Description
Celebrate Easter with a vibrant array of healthy dishes that delight the palate and nourish the body. These recipes are crafted to bring family and friends together without compromising flavors or nutrition. Picture fresh, seasonal ingredients transforming into colorful meals that create lasting memories around your table. Each dish is designed to appeal to all ages, ensuring a joyous celebration filled with laughter and satisfaction.
Ingredients
Scale
- 2 cups seasonal vegetables (e.g., asparagus, carrots)
- 1 lb lean chicken breast
- 2 tbsp olive oil
- 1/4 cup fresh herbs (basil, parsley, thyme)
- 1 cup quinoa
- 1 lemon (zest and juice)
Instructions
- Prep your workspace by clearing the kitchen counter and gathering all ingredients.

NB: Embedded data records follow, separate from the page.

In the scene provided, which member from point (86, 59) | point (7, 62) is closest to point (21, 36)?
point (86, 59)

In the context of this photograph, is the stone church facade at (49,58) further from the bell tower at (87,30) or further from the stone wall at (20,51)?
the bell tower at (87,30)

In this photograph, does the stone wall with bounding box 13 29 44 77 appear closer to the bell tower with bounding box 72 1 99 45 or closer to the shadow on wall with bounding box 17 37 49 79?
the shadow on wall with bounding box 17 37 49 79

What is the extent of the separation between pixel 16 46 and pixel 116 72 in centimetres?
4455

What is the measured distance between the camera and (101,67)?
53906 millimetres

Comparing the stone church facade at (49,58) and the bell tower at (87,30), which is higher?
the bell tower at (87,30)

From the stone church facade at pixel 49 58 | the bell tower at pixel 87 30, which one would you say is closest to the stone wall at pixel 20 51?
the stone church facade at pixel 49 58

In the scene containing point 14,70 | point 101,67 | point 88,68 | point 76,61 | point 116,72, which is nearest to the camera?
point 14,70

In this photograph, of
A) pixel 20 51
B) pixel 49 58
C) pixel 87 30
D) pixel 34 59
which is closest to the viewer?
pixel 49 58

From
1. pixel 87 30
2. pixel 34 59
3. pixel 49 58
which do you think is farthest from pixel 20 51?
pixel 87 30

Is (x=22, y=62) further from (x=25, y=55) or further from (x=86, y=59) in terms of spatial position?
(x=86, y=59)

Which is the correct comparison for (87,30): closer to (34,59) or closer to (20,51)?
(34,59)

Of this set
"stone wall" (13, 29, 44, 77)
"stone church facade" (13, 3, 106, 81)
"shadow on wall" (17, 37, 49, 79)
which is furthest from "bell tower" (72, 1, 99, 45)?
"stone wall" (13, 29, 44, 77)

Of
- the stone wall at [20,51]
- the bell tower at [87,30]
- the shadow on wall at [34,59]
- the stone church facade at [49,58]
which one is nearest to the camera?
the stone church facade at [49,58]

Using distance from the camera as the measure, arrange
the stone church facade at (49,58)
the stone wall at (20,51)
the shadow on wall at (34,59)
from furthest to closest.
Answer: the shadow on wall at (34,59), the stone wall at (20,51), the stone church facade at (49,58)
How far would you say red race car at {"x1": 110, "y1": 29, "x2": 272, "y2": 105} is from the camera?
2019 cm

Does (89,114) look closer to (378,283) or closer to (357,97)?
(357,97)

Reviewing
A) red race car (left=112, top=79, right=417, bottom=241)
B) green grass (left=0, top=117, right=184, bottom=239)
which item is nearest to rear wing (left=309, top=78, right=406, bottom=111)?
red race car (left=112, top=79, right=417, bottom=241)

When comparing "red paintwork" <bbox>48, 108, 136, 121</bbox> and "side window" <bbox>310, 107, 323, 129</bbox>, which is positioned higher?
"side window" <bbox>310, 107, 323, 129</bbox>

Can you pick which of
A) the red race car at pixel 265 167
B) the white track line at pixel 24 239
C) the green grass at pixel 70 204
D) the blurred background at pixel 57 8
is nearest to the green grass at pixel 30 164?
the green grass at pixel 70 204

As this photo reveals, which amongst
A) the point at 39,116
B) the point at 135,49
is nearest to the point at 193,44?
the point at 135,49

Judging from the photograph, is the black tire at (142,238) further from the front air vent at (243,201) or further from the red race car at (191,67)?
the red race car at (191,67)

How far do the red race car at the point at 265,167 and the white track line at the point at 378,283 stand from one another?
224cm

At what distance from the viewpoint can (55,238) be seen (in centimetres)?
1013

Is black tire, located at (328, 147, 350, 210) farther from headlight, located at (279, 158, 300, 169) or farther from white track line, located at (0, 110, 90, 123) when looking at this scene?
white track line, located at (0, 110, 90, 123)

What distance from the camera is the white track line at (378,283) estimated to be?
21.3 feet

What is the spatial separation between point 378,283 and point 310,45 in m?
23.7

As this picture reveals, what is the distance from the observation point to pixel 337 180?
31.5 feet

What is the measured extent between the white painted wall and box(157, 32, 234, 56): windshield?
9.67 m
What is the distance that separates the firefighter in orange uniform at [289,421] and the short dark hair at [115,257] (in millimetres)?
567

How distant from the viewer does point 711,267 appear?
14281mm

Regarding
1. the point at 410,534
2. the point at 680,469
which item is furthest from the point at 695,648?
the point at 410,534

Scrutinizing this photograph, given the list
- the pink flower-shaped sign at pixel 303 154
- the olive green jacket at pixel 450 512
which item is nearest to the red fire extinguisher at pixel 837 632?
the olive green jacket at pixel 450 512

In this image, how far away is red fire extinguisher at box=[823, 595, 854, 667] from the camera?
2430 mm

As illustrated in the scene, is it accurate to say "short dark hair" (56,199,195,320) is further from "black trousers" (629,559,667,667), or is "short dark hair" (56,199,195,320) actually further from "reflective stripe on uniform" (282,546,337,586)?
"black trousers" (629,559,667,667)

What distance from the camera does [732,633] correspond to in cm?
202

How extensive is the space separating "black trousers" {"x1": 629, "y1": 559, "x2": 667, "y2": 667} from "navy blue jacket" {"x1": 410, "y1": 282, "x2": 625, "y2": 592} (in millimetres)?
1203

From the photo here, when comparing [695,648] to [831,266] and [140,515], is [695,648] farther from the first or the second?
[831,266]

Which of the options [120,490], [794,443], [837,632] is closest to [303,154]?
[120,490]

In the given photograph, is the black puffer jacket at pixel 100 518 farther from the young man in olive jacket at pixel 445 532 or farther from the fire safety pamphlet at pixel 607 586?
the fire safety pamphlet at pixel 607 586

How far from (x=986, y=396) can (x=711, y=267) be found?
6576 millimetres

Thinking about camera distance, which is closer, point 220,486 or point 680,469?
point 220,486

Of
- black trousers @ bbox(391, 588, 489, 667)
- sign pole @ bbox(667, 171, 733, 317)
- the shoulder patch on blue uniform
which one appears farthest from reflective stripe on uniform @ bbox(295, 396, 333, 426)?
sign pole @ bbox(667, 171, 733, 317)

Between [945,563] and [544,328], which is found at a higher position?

- Dice seasonal vegetables into uniform bite-sized pieces for even cooking.
- In a bowl, combine chicken breast with olive oil, herbs, salt, and pepper to marinate.
- Heat a nonstick skillet over medium heat and cook marinated chicken until golden brown on all sides.
- Add chopped vegetables to the skillet once chicken is nearly cooked; stir-fry until tender yet crisp.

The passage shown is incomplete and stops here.